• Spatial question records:
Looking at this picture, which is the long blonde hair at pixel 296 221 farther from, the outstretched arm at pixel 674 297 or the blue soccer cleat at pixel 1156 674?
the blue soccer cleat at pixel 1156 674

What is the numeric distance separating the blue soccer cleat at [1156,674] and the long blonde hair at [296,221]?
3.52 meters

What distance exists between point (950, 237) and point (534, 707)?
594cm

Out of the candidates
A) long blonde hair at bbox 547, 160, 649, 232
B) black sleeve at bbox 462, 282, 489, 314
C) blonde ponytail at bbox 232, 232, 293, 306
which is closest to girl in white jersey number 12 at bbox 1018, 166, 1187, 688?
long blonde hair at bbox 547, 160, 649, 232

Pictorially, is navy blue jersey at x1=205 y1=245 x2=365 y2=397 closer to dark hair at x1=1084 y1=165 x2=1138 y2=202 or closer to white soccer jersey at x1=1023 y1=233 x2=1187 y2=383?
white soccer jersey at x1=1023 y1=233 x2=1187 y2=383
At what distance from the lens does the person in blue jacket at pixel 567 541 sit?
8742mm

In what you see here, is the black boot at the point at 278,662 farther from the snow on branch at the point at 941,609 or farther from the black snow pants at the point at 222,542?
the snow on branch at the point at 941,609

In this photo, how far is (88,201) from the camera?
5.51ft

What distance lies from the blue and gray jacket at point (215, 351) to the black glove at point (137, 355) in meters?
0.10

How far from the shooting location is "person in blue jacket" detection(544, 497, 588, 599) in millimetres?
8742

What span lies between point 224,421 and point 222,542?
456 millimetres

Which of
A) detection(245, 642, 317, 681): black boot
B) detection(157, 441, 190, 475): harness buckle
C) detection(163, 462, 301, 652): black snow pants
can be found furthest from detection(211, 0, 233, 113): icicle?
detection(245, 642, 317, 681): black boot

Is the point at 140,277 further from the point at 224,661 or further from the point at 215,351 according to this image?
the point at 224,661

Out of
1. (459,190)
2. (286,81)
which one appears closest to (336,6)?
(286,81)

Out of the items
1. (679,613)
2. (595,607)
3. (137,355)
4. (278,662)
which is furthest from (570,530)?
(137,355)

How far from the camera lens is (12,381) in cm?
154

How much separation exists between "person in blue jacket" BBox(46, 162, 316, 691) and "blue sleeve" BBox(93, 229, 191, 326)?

• PROBLEM TO SOLVE:
Render every line of the records above as a JSON list of strings, one string per line, leaving out blank lines.

• COMPLETE ANSWER:
[
  "Looking at this picture, which is the long blonde hair at pixel 296 221 farther from, the outstretched arm at pixel 674 297 or the blue soccer cleat at pixel 1156 674?",
  "the blue soccer cleat at pixel 1156 674",
  "What is the numeric distance separating the blue soccer cleat at [1156,674] and the long blonde hair at [296,221]?",
  "3.52 meters",
  "What distance exists between point (950, 237) and point (534, 707)?",
  "594cm",
  "Out of the candidates",
  "A) long blonde hair at bbox 547, 160, 649, 232",
  "B) black sleeve at bbox 462, 282, 489, 314",
  "C) blonde ponytail at bbox 232, 232, 293, 306",
  "which is closest to girl in white jersey number 12 at bbox 1018, 166, 1187, 688?",
  "long blonde hair at bbox 547, 160, 649, 232",
  "Pictorially, is navy blue jersey at x1=205 y1=245 x2=365 y2=397 closer to dark hair at x1=1084 y1=165 x2=1138 y2=202 or closer to white soccer jersey at x1=1023 y1=233 x2=1187 y2=383?",
  "white soccer jersey at x1=1023 y1=233 x2=1187 y2=383",
  "At what distance from the lens does the person in blue jacket at pixel 567 541 sit?",
  "8742mm",
  "In what you see here, is the black boot at the point at 278,662 farther from the snow on branch at the point at 941,609 or farther from the black snow pants at the point at 222,542?",
  "the snow on branch at the point at 941,609",
  "In this photo, how far is (88,201) from the camera?",
  "5.51ft",
  "What distance lies from the blue and gray jacket at point (215, 351) to the black glove at point (137, 355) in meters?",
  "0.10",
  "How far from the shooting location is \"person in blue jacket\" detection(544, 497, 588, 599) in millimetres?",
  "8742",
  "What span lies between point 224,421 and point 222,542?",
  "456 millimetres",
  "Which of",
  "A) detection(245, 642, 317, 681): black boot",
  "B) detection(157, 441, 190, 475): harness buckle",
  "C) detection(163, 462, 301, 652): black snow pants",
  "can be found furthest from detection(211, 0, 233, 113): icicle?",
  "detection(245, 642, 317, 681): black boot",
  "Is the point at 140,277 further from the point at 224,661 or further from the point at 215,351 according to this image?",
  "the point at 224,661",
  "Out of",
  "1. (459,190)",
  "2. (286,81)",
  "which one appears closest to (336,6)?",
  "(286,81)",
  "Out of the items",
  "1. (679,613)",
  "2. (595,607)",
  "3. (137,355)",
  "4. (278,662)",
  "which is furthest from (570,530)?",
  "(137,355)",
  "How far from the camera lens is (12,381) in cm?",
  "154",
  "How much separation exists between \"person in blue jacket\" BBox(46, 162, 316, 691) and \"blue sleeve\" BBox(93, 229, 191, 326)?"
]